__What is required__:
Copy the records below word for word, starting at the line that contains "What span of" and ending at the last line of the records.

__Records provided__:
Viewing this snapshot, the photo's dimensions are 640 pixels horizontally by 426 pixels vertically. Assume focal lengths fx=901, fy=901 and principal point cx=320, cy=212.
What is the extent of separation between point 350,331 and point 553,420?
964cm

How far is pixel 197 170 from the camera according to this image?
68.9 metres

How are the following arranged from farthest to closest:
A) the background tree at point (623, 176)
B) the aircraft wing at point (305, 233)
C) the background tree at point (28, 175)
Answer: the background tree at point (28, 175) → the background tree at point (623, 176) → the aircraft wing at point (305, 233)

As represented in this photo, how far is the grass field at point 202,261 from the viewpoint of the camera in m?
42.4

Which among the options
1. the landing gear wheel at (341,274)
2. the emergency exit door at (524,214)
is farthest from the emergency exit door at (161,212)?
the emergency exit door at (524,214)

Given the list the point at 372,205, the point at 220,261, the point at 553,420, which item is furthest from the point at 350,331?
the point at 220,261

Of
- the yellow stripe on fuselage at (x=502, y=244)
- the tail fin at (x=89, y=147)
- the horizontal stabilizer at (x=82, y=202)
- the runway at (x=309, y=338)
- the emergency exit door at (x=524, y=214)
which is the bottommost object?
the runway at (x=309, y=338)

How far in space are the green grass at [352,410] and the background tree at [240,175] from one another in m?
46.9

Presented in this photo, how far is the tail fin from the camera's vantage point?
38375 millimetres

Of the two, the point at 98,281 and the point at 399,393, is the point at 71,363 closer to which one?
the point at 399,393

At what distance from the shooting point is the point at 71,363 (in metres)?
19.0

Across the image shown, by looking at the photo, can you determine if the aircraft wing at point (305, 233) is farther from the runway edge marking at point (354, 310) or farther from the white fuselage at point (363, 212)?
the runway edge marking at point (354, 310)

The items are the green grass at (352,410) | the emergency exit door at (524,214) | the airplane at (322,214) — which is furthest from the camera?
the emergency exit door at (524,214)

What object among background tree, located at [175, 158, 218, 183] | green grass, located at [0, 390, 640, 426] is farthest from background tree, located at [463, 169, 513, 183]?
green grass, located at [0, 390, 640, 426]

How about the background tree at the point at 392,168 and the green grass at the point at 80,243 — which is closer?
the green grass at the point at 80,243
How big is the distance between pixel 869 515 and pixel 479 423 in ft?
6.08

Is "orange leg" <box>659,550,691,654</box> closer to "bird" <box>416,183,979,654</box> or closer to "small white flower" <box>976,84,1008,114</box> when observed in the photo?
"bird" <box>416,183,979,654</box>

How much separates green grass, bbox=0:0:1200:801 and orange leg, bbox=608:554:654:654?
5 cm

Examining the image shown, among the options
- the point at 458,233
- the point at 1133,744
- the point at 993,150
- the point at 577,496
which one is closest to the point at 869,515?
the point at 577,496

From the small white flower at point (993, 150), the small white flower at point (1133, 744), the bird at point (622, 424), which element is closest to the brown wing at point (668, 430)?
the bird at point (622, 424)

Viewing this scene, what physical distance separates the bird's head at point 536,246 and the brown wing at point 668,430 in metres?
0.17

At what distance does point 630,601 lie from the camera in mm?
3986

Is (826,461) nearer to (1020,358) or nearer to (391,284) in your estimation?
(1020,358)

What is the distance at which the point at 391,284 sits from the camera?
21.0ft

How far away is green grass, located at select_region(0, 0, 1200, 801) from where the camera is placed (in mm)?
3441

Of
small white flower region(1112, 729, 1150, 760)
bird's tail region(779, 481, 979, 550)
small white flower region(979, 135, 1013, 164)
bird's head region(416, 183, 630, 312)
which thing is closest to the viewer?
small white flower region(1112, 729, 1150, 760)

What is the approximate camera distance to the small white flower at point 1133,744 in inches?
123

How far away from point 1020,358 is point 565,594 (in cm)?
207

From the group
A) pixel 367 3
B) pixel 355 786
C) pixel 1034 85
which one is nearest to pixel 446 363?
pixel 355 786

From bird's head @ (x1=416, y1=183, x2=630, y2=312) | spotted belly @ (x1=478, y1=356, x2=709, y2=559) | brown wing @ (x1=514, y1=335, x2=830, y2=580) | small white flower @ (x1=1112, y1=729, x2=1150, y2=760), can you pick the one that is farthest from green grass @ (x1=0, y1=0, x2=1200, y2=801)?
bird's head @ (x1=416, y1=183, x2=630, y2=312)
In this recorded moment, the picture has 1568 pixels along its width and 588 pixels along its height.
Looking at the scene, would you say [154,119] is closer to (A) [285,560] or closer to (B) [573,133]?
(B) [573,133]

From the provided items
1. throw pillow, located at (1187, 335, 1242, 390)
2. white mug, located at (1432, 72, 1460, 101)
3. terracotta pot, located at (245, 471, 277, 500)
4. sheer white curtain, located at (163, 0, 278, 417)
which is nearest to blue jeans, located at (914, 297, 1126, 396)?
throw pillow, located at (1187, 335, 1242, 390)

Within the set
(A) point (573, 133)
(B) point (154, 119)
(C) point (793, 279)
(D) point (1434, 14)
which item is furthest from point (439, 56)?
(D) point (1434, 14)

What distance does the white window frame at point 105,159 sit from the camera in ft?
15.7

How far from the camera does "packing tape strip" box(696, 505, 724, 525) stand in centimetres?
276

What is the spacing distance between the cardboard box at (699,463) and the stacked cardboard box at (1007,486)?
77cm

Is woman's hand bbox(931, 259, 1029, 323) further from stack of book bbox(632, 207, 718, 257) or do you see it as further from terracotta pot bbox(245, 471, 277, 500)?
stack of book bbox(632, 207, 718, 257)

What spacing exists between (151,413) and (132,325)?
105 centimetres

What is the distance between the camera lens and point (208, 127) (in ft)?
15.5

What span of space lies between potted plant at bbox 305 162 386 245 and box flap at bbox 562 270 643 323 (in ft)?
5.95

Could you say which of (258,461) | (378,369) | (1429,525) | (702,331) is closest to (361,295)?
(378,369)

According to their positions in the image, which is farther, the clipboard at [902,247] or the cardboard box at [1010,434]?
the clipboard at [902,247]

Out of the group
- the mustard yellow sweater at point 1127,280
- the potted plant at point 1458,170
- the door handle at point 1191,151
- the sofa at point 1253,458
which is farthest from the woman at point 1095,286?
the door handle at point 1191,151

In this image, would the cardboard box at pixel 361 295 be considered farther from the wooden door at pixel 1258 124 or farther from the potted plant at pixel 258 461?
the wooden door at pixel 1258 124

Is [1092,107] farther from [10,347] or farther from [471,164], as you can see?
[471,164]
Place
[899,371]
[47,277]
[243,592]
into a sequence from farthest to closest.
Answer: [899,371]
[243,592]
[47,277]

__Task output__:
What span of space lies between potted plant at bbox 305 162 386 245 and box flap at bbox 562 270 643 323 (in ft)?
5.95

Could you say which of (258,461) | (378,369) | (1429,525) | (702,331) is closest to (361,295)?
(378,369)

According to their positions in the image, which is farther, the clipboard at [902,247] or the cardboard box at [1010,434]?
the clipboard at [902,247]

Out of the group
- the mustard yellow sweater at point 1127,280
- the potted plant at point 1458,170
- the door handle at point 1191,151
- the sofa at point 1253,458
which is farthest from the woman at point 1095,286?
the door handle at point 1191,151

In this image, would the cardboard box at pixel 361 295 be considered farther from the wooden door at pixel 1258 124 or farther from the potted plant at pixel 258 461?
the wooden door at pixel 1258 124

Is [1092,107] farther from [10,347] or farther from [471,164], as you can see?
[471,164]
Place
[899,371]
[47,277]
[243,592]
into a sequence from farthest to closest.
Answer: [899,371]
[243,592]
[47,277]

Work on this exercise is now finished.